Document segment
So this question has gone through my mind from time to time. Is the small-string optimization in std::string in modern c++ really even a benefit, or is it now more of a hindrance? Consider the following example-code:
#include <string>
#include <string_view>
#include <memory>
std::string staticString;
std::string_view staticStringView;
std::unique_ptr<char[]> staticStringPtr;
__attribute__((noinline)) void callString(std::string a)
{
staticString = std::move(a);
}
__attribute__((noinline)) void callStringView(std::string_view b)
{
staticStringView = b;
}
__attribute__((noinline)) void callStringPtr(std::unique_ptr<char[]> a)
{
staticStringPtr = std::move(a);
}
Those are three ways to store string-data in modern c++ - std::string, owning the string data; string_view, as just a pointer to some data; and lastely I made a char[]-pointer just for comparison.
All three functions are the same: A sink for string-data to be stored in a global. obviously, by the virtual of string-view only being a dumb start-end-pointer pair, it is obviously much faster/smaller code, but the actual difference really shocked me. From goldbolt (using clang -O3):
callString(std::__cxx11::basic_string<char, std::char_traits<char>, std::allocator<char> >): # @callString(std::__cxx11::basic_string<char, std::char_traits<char>, std::allocator<char> >)
pushq %rbx
movq staticString[abi:cxx11](%rip), %rax
leaq staticString[abi:cxx11]+16(%rip), %rcx
cmpq %rcx, %rax
je .LBB1_1
movq (%rdi), %rsi
leaq 16(%rdi), %rcx
cmpq %rcx, %rsi
je .LBB1_4
movq staticString[abi:cxx11]+16(%rip), %rdx
movq %rsi, staticString[abi:cxx11](%rip)
movups 8(%rdi), %xmm0
movups %xmm0, staticString[abi:cxx11]+8(%rip)
testq %rax, %rax
je .LBB1_14
movq %rax, (%rdi)
movq %rdx, 16(%rdi)
movq $0, 8(%rdi)
movb $0, (%rax)
popq %rbx
retq
.LBB1_1:
movq (%rdi), %rdx
leaq 16(%rdi), %rcx
cmpq %rcx, %rdx
je .LBB1_2
movq %rdx, staticString[abi:cxx11](%rip)
movups 8(%rdi), %xmm0
movups %xmm0, staticString[abi:cxx11]+8(%rip)
.LBB1_14:
movq %rcx, (%rdi)
movq %rcx, %rax
movq $0, 8(%rdi)
movb $0, (%rax)
popq %rbx
retq
.LBB1_2:
movq %rcx, %rsi
.LBB1_4:
leaq staticString[abi:cxx11](%rip), %rcx
cmpq %rcx, %rdi
je .LBB1_5
movq 8(%rdi), %rdx
testq %rdx, %rdx
je .LBB1_10
cmpq $1, %rdx
jne .LBB1_9
movzbl (%rsi), %ecx
movb %cl, (%rax)
jmp .LBB1_10
.LBB1_9:
movq %rdi, %rbx
movq %rax, %rdi
callq memcpy@PLT
movq %rbx, %rdi
.LBB1_10:
movq 8(%rdi), %rax
movq %rax, staticString[abi:cxx11]+8(%rip)
movq staticString[abi:cxx11](%rip), %rcx
movb $0, (%rcx,%rax)
movq (%rdi), %rax
movq $0, 8(%rdi)
movb $0, (%rax)
popq %rbx
retq
.LBB1_5:
movq %rsi, %rax
movq $0, 8(%rdi)
movb $0, (%rax)

Recorded information
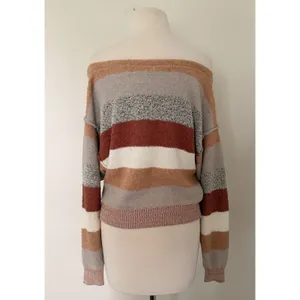 Free People Candyland Striped Pullover Sweater Ivory Soft Girl Knit Top Sz M thumbnail 3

To do
Write out everything in the small-string optimization post above, from "So this question" down to "void callString(std::string a)".

Result below
So this question has gone through my mind from time to time. Is the small-string optimization in std::string in modern c++ really even a benefit, or is it now more of a hindrance? Consider the following example-code:
#include <string>
#include <string_view>
#include <memory>
std::string staticString;
std::string_view staticStringView;
std::unique_ptr<char[]> staticStringPtr;
__attribute__((noinline)) void callString(std::string a)